Drew Brosseau, a financial analyst with SG Cowen Securities Corp., New York, wasn't as confident about approval from the Department of Justice. Brosseau said it's still a toss-up.

"[Oracle is] pointing out what I think are legitimate questions about contract changes," Brosseau said. "They're obviously trying to raise questions to push down the [PeopleSoft] stock. What PeopleSoft did with the customer assurance program and the changing of the language raises legitimate questions about revenue recognition and liabilities for them."

When asked whether Oracle would challenge the Department of Justice should the takeover fail to receive regulatory approval, Catz said simply, "We remain committed to following this through to the end."

Oracle executives also maintained their position that the merger is good for customers, shareholders and competition.

According to Phillips, PeopleSoft customers will benefit from the increased resources of the combined company, access to Oracle's worldwide support network, increased vertical functionality of the combined products, free module-to-module upgrades to Oracle's E-Business Suite, world-class outsourcing and increased investment in the products.

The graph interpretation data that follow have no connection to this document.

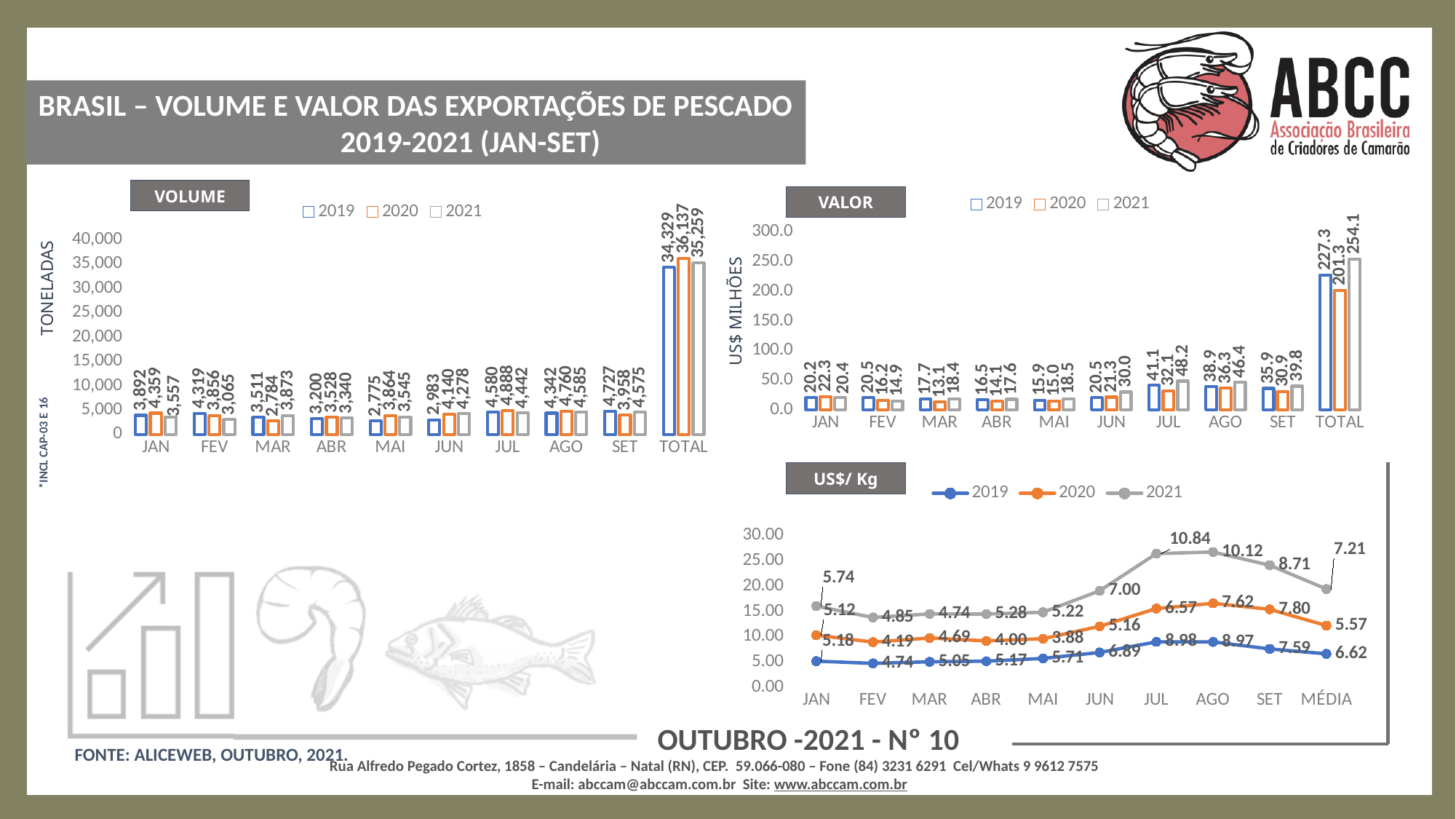
In the US$/ Kg chart, what is the value for 2021 in JUL? 10.84 In the VALOR chart, what is the difference between the 2021 TOTAL and the 2020 TOTAL? 52.8 In the VOLUME chart, how many series does the legend list? 3 In the US$/ Kg chart, what is the MÉDIA value for 2019? 6.62 In the VALOR chart, which is larger in JUL: the 2019 value or the 2020 value? 2019 In the VOLUME chart, which year has the highest TOTAL volume? 2020 In the VOLUME chart, what is the TOTAL value for 2020? 36,137 In the VALOR chart, which month has the highest value for 2021 (excluding TOTAL)? JUL In the VALOR chart, what is the TOTAL value for 2021? 254.1 What kind of chart is the US$/ Kg chart? line chart In the VOLUME chart, how many categories are shown on the x axis? 10 In the VOLUME chart, what is the value for 2019 in SET? 4,727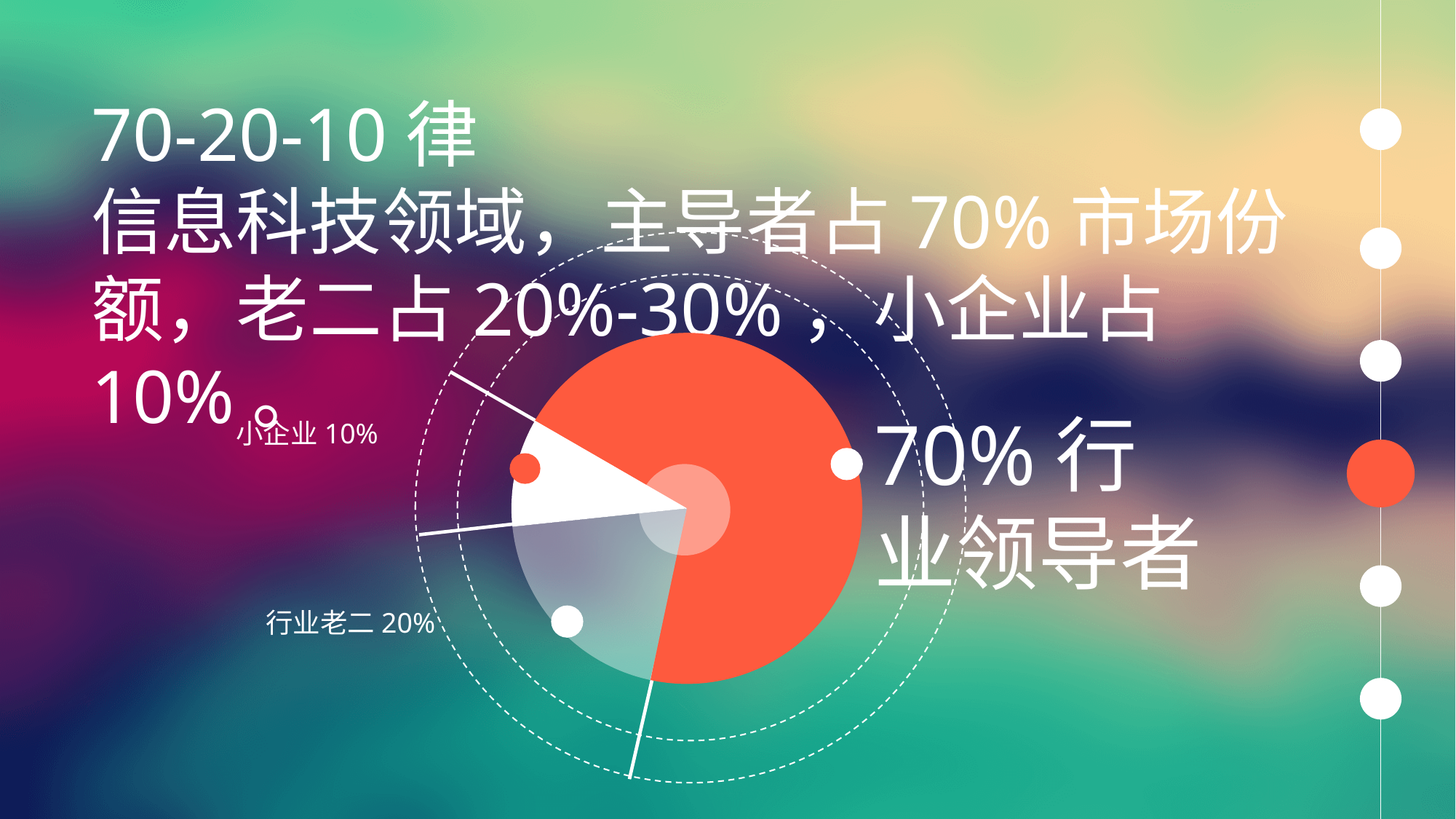
What share of the pie does 行业领导者 hold? 70% What kind of chart is shown on the slide? pie chart What is the title of the slide containing the pie chart? 70-20-10 律 What is the difference in percentage points between the 行业老二 slice and the 小企业 slice? 10 How many slices does the pie chart have? 3 What share of the pie does 行业老二 hold? 20% What is the difference in percentage points between the 行业领导者 slice and the 行业老二 slice? 50 What colour is the 行业领导者 slice of the pie chart? orange What share of the pie does 小企业 hold? 10% Which slice of the pie chart is the largest? 行业领导者 Which is larger, the 行业老二 slice or the 小企业 slice? 行业老二 Which slice of the pie chart is the smallest? 小企业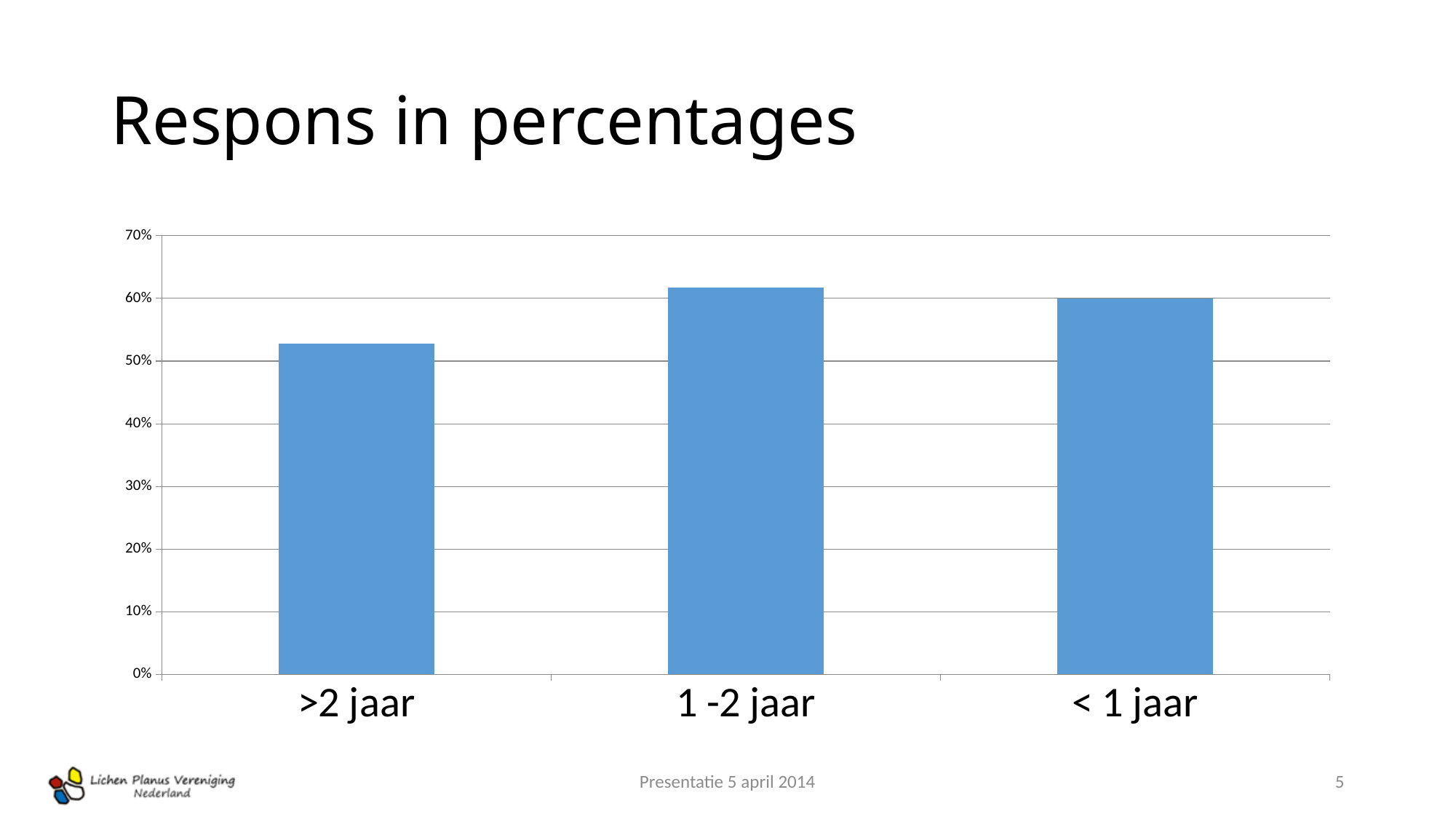
What kind of chart is shown on the slide? bar chart Which is larger, the value for >2 jaar or the value for 1 -2 jaar? 1 -2 jaar Is the value for >2 jaar greater or less than 60%? less Is the value for >2 jaar greater or less than 50%? greater Which category has the lowest bar in the chart? >2 jaar How many categories are shown on the x axis of the chart? 3 What is the highest value shown on the y axis of the chart? 70% Is the value for 1 -2 jaar greater or less than 70%? less What is the title of the slide containing the chart? Respons in percentages Which is larger, the value for >2 jaar or the value for < 1 jaar? < 1 jaar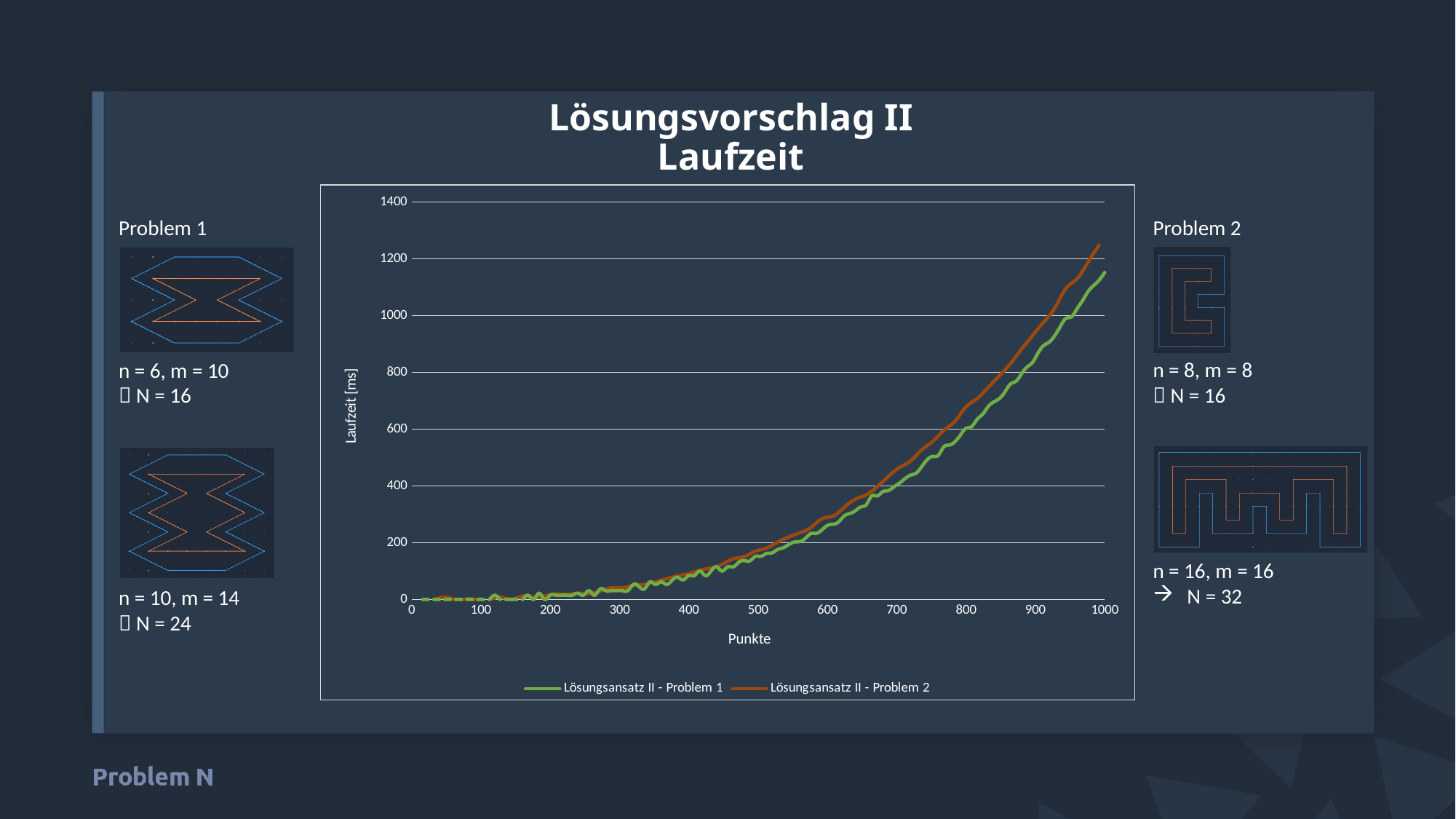
What is the label of the y axis of the chart? Laufzeit [ms] Do the values of the series 'Lösungsansatz II - Problem 2' rise or fall as Punkte increases? rise At 500 Punkte, is the value for 'Lösungsansatz II - Problem 1' greater or less than 200? less At 1000 Punkte, is the value for 'Lösungsansatz II - Problem 1' greater or less than 1000? greater Do the values of the series 'Lösungsansatz II - Problem 1' rise or fall as Punkte increases? rise At 1000 Punkte, is the value for 'Lösungsansatz II - Problem 2' greater or less than 1200? greater What kind of chart is shown on the slide? line chart At 1000 Punkte, which series has the higher value, 'Lösungsansatz II - Problem 1' or 'Lösungsansatz II - Problem 2'? Lösungsansatz II - Problem 2 How many series does the chart legend list? 2 At 800 Punkte, which series has the lower value, 'Lösungsansatz II - Problem 1' or 'Lösungsansatz II - Problem 2'? Lösungsansatz II - Problem 1 What is the label of the x axis of the chart? Punkte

Despite Oracle's renewed commitment to the takeover, the company faces some other hurdles. PeopleSoft stock was trading at $21.78 today, well above Oracle's latest offer of $19.50 per share.

Additionally, Oracle faces legal challenges from both PeopleSoft and some of its customers, including the state of Connecticut.

Phillips also mentioned that PeopleSoft is not the only company Oracle is considering acquiring, and he characterized this takeover as a "medium to small transaction, in the scheme of things."

"We expected this to take time," Phillips said. "The passage of time doesn't affect us in any way; it factored in our thinking. In fact, time is on our side."